Fue la primera vez, en 27 años de permanencia en el país, que Elisa de Souza vivió una experiencia semejante. Pero fue suficiente. Mientras estaba de compras en un supermercado de Belgrano, con su nieto de un año, escuchó a sus espaldas: “A los negros hay que matarlos, de chiquitos como éste”. Era, según se comprobó más tarde, Facundo Mazzini Uriburu, de profesión taxista y de hobby, acérrimo defensor de la pureza blanca. Indignada y asustada al mismo tiempo, De Souza pidió ayuda. Después de dudas entre los custodios del supermercado, y mientras la mujer veía cómo el taxista intentaba desaparecer de la escena, llegó la policía. La primera reacción fue invitarla a desistir de la denuncia. “Señora, mire que esto va para largo, la van a citar del juzgado”, le decía un oficial. Su insistencia provocó un giro: “El policía me pidió documentos como si fuera la acusada”, aseguró De Souza. Finalmente, se abrió una causa en la Justicia y otra acción siguió a través del Inadi. De todos modos, para la mujer nada fue lo mismo. “Mi vida cambió totalmente. No quiero darle mi teléfono a nadie. Me mudé por el miedo que me daba encontrármelo, nunca más tomé taxi, con mi nieto no volví a salir tranquila, miro para todos lados, ya no soy la misma abuela.”

▶ _Material de estudio_
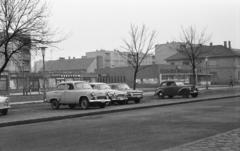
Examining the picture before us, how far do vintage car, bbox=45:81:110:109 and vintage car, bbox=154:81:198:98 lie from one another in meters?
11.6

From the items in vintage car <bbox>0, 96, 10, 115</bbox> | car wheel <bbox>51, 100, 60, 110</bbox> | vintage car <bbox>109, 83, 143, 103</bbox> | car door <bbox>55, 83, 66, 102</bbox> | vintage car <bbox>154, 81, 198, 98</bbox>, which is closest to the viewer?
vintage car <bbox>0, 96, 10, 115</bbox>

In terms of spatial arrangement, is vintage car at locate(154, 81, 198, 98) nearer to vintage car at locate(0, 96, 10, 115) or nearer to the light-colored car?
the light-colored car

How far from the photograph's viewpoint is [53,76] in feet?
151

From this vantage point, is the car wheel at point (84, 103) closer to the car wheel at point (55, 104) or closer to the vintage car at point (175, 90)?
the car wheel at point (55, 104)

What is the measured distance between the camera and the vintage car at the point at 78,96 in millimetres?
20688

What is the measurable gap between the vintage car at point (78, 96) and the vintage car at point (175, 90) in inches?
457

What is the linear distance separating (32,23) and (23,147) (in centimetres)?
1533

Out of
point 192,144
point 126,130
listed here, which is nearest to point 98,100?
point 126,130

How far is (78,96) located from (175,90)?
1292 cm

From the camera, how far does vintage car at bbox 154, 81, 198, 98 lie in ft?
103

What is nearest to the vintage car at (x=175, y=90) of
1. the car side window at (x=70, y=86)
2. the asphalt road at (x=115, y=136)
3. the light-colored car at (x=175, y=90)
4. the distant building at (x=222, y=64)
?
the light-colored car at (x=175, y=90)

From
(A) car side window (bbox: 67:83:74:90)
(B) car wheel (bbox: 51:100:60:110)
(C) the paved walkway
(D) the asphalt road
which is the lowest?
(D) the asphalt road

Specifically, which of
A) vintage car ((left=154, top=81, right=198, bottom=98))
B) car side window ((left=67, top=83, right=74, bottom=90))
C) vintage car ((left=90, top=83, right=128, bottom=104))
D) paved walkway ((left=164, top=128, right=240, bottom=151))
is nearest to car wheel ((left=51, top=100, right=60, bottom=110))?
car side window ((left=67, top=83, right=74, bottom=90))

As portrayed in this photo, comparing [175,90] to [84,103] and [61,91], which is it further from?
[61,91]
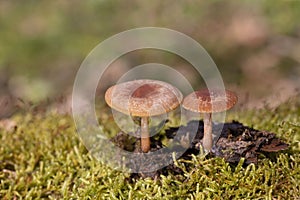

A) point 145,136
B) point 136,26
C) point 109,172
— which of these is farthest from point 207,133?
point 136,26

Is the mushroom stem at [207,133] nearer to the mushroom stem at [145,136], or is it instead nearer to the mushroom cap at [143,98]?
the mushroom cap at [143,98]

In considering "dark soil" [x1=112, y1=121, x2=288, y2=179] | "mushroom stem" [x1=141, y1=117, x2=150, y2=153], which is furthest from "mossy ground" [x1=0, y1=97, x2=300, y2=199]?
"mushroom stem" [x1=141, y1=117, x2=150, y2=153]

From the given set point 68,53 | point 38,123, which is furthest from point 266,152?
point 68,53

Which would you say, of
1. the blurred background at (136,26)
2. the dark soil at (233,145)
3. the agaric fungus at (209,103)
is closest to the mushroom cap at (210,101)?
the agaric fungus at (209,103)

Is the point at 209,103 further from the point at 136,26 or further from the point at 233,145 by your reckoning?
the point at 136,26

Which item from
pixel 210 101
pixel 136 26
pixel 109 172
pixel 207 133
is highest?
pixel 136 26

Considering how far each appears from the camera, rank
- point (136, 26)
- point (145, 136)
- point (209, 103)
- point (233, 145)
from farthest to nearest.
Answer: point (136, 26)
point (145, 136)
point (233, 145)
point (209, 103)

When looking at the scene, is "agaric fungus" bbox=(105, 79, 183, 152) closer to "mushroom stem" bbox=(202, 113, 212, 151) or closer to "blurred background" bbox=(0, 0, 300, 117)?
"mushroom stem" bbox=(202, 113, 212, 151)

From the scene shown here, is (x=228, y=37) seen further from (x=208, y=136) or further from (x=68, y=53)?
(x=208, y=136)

▶ _Consignas de trabajo_
**A)** Según el texto, ¿a qué se dedicaba Facundo Mazzini Uriburu?
**B)** Indique si cada afirmación concuerda con el texto y cite las palabras que lo justifican: (i) Elisa de Souza llevaba 27 años viviendo en el país; (ii) la policía la alentó desde el primer momento a presentar la denuncia; (iii) después del episodio, ella siguió viajando en taxi.
**C)** Reescriba en forma de lista el párrafo del texto que empieza con "Fue la primera vez", conservando sus hechos principales.

▶ _Clave de respuestas_
**A)** Era taxista.

**B)**
(i) Sí: "en 27 años de permanencia en el país".
(ii) No: "La primera reacción fue invitarla a desistir de la denuncia."
(iii) No: "nunca más tomé taxi".

**C)**
- Tras 27 años en el país, Elisa de Souza vivió por primera vez una experiencia semejante.
- En un supermercado de Belgrano, mientras estaba con su nieto de un año, oyó a sus espaldas que a los negros había que matarlos de chiquitos.
- Quien lo dijo era Facundo Mazzini Uriburu, taxista y acérrimo defensor de la pureza blanca.
- Ella pidió ayuda. Después de dudas entre los custodios, llegó la policía mientras el taxista intentaba desaparecer de la escena.
- La policía primero la invitó a desistir de la denuncia. Ante su insistencia, un policía le pidió documentos como si fuera la acusada.
- Se abrió una causa en la Justicia y siguió otra acción a través del Inadi.
- Su vida cambió: se mudó por miedo, no volvió a tomar taxi y ya no sale tranquila con su nieto.